Localization of pUL51, pUL7, and gE in infected cells. Vero cells infected for 14 h with HSV-1 UL51WT-FLAG (A to D) or HSV-1 UL51Δ73-244 (E to G) were fixed and probed with anti-FLAG antibody to detect pUL51 (A and D), anti-UL7 antiserum (B, D, E, and G), and mouse monoclonal antibody directed against gE (C, D, F, and G). Confocal images of single z-sections taken near the center of the nucleus (i.e., where the nuclear cross-section is the largest) with a 60× oil objective are shown. Negative controls (not shown) were normal rabbit serum for anti-UL7 rabbit antiserum and uninfected cells for anti-gE and anti-FLAG and showed no fluorescence at the laser and detector settings used to obtain these images. (H) Quantitation of gE and pUL7 colocalization. gE and pUL7 fluorescent intensities were measured across the linear profiles of 10 randomly selected cells, as described in Materials and Methods.
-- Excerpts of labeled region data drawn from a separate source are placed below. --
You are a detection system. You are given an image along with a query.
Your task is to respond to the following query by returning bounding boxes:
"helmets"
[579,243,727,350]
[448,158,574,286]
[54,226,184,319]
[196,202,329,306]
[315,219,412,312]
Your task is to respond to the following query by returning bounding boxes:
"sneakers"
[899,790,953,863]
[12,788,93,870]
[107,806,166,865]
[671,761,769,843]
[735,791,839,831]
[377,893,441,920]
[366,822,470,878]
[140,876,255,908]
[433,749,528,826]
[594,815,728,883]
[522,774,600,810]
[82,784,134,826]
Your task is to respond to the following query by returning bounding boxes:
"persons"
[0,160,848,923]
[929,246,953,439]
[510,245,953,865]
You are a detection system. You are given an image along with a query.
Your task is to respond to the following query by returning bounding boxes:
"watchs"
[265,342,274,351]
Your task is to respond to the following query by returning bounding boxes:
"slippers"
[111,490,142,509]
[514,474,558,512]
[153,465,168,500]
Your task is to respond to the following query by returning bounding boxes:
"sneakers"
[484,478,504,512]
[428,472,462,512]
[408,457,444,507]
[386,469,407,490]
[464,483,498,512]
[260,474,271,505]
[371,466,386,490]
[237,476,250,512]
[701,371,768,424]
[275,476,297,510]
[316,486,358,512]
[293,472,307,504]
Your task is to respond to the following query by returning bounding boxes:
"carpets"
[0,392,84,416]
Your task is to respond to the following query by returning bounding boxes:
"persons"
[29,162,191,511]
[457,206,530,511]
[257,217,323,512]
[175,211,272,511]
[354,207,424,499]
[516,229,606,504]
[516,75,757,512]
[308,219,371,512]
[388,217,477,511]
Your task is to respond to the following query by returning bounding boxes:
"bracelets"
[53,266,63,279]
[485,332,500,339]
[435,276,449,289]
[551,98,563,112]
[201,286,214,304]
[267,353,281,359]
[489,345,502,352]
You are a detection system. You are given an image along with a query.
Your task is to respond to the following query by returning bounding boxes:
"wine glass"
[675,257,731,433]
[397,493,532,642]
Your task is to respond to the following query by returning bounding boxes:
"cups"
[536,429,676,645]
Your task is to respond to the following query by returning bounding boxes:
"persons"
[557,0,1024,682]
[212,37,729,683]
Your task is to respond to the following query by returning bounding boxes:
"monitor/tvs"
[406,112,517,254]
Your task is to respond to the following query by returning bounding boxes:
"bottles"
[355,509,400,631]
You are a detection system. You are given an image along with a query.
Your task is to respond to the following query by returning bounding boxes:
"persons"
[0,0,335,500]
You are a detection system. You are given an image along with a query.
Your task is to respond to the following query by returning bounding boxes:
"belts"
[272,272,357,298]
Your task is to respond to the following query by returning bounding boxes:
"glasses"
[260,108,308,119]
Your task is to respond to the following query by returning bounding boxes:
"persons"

Representative profiles from one cell infected with UL51-FLAG (top) and UL51Δ73-244 (bottom) are shown along with the profile plots and derived Pearson correlation coefficients. Aggregate results from 10 profiles are shown at the right.

FIG 4

Localization of pUL51, pUL7, and gE in transfected cells. Vero cells were transfected with plasmids for 24 h and then fixed and probed by indirect immunofluorescence. Images of single z-sections taken near the center of the nucleus with a 60× oil objective are shown. Primary antibodies are indicated at the tops of the panels, and the plasmids used for transfection are indicated to the left of each row. White arrowheads, areas of colocalization between pUL51 and pUL7.

FIG 5

Recruitment of pUL7 to virions by pUL51. (A) Immunoblots of virion gradient fractions from fractionation of cytoplasmic membranes of cells infected with wild-type or UL51Δ73-244 virus are shown. (B) Immunoblots of virion gradient fractions from fractionation cell culture supernatants of cells infected with wild-type or UL51Δ73-244 virus are shown. For panels A and B, the infecting virus is indicated to the left of each panel. The antibody used for immunoblot probing is indicated to the right. (C) Plot of infectivity in the gradients shown in panel B.